EXCERPT TO READ >>
[Start of section]

At the first fertility doctor we tried, the office was like a factory. You felt like a number—no wonder, because you actually were one. This was no human or personal approach. It was so scientific and cold and so matter of fact that I didn't have a moment to even consider that it may not work.

I had no idea what to expect, which, in a way, was a very good thing. I knew so little that I didn't know that it could not work. I had no idea that you had to give yourself shots—this was the biggest shock. We went to the first orientation and I almost fainted.

As supportive as Darren is, there was no way he could ever give me the shots. He would make the mixtures and ensure that I was doing it the right way, but I needed to inject. He couldn't get past the thought of hurting me and the sight of the needles, but he gets a major hall pass for supporting me through the hormones. But we'll get into that later.

Deciding to go through IVF isn't for the faint of heart or bank account. It's expensive and emotionally taxing. Our first cycle was 100 percent covered by insurance. If you are younger than 40, some carriers cover one cycle. (The doctor that we work with today, Dr. Geoffrey Sher, has an outcome-based IVF plan that is good for women under a certain age. This is just one more thing we wished we knew ahead of time.)

My situation is something I cannot change. I waited to have children until I found my life partner and best friend and soul mate, and that didn't happen until later in my life. We met when I was 38 and didn't get married until I was 41. But we did our first IVF cycle at 39. But the goal of that cycle was to create embryos for the future, to freeze and have available if and when we were married. It was risky decision, and I didn't know if we should do it. What if we didn't stay together? Would these embryos just be mine? What were his rights? What were mine? This was a serious consideration for a young couple in the early stages of their relationship.

In sharing this, I realize now how amazing the commitment that Darren had for us and our future, but I didn't always see it that way. To me, the glass was always half-empty. I focused on what I didn't have, not on what I did.

[End of section]

REQUIREMENT A >>
Answer these questions from the IVF account, one line each.
(i) What does the narrator call the biggest shock?
(ii) How much of the first IVF cycle did insurance cover?
(iii) How old was the narrator when meeting Darren?
REQUIREMENT B >>
List every age the IVF account gives for the narrator, each paired with what happened at that age.
REQUIREMENT C >>
Reproduce the part of the IVF account between "My situation is" and "of their relationship.", inclusive.

PROVIDED RECORDS >>
[Start of section]

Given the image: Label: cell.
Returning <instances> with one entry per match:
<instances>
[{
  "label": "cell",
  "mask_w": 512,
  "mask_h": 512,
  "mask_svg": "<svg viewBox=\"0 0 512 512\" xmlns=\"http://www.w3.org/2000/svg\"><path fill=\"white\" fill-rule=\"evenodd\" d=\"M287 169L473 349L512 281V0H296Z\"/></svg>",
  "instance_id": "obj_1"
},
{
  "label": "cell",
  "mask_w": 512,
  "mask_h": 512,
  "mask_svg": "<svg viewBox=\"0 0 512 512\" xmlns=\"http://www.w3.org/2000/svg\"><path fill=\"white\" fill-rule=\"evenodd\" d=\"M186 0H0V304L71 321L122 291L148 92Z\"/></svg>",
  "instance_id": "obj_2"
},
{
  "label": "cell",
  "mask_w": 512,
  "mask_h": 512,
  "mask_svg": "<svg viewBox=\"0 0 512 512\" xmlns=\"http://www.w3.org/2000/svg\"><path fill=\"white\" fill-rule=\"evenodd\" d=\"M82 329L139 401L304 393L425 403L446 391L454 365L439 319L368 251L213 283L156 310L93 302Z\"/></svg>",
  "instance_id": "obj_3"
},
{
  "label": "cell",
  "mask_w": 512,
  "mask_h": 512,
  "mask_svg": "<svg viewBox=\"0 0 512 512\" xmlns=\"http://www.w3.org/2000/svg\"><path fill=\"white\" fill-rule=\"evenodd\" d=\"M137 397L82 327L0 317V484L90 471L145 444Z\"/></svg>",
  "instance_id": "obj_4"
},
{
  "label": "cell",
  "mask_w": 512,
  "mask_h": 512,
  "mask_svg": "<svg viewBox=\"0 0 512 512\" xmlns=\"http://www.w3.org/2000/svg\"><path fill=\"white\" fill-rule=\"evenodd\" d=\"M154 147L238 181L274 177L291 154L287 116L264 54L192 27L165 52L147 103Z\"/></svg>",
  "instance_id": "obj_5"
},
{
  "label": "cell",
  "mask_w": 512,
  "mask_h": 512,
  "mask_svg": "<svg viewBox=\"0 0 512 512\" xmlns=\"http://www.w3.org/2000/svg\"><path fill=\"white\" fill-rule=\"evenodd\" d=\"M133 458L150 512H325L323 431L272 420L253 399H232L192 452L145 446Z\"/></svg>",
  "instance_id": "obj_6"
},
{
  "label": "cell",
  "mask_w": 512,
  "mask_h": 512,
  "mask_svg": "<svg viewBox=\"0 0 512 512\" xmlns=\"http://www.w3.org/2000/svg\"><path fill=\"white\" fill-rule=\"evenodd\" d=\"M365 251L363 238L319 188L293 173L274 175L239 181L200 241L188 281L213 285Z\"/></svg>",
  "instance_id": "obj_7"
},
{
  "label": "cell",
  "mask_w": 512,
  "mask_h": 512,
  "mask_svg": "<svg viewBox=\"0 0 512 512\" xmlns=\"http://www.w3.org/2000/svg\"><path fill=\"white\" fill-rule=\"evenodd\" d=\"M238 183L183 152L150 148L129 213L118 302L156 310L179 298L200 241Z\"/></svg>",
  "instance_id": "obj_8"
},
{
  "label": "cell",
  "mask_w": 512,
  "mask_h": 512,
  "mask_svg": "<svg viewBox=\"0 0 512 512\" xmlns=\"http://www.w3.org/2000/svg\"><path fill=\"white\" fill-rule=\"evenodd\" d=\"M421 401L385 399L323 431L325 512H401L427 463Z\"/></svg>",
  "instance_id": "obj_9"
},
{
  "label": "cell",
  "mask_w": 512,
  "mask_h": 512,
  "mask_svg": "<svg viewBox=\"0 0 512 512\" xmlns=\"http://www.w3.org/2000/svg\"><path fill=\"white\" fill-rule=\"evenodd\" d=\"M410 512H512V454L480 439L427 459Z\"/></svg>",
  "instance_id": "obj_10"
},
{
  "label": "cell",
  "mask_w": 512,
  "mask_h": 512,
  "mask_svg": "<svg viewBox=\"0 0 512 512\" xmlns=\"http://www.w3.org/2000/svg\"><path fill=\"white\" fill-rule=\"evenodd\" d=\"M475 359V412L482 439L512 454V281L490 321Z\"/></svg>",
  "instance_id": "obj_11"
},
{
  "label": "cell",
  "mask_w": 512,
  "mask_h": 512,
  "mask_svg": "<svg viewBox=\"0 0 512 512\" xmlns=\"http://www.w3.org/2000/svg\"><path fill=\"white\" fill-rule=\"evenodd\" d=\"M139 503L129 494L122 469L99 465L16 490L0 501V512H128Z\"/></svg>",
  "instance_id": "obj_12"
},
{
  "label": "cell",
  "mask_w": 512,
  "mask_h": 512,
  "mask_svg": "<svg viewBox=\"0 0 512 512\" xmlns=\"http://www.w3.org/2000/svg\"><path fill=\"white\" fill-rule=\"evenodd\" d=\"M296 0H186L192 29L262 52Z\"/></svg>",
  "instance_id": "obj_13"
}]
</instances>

[End of section]

TASK RESPONSE A >>
(i) Learning that you had to give yourself shots.
(ii) 100 percent.
(iii) 38.

TASK RESPONSE B >>
38: met Darren
39: did the first IVF cycle
41: got married

TASK RESPONSE C >>
My situation is something I cannot change. I waited to have children until I found my life partner and best friend and soul mate, and that didn't happen until later in my life. We met when I was 38 and didn't get married until I was 41. But we did our first IVF cycle at 39. But the goal of that cycle was to create embryos for the future, to freeze and have available if and when we were married. It was risky decision, and I didn't know if we should do it. What if we didn't stay together? Would these embryos just be mine? What were his rights? What were mine? This was a serious consideration for a young couple in the early stages of their relationship.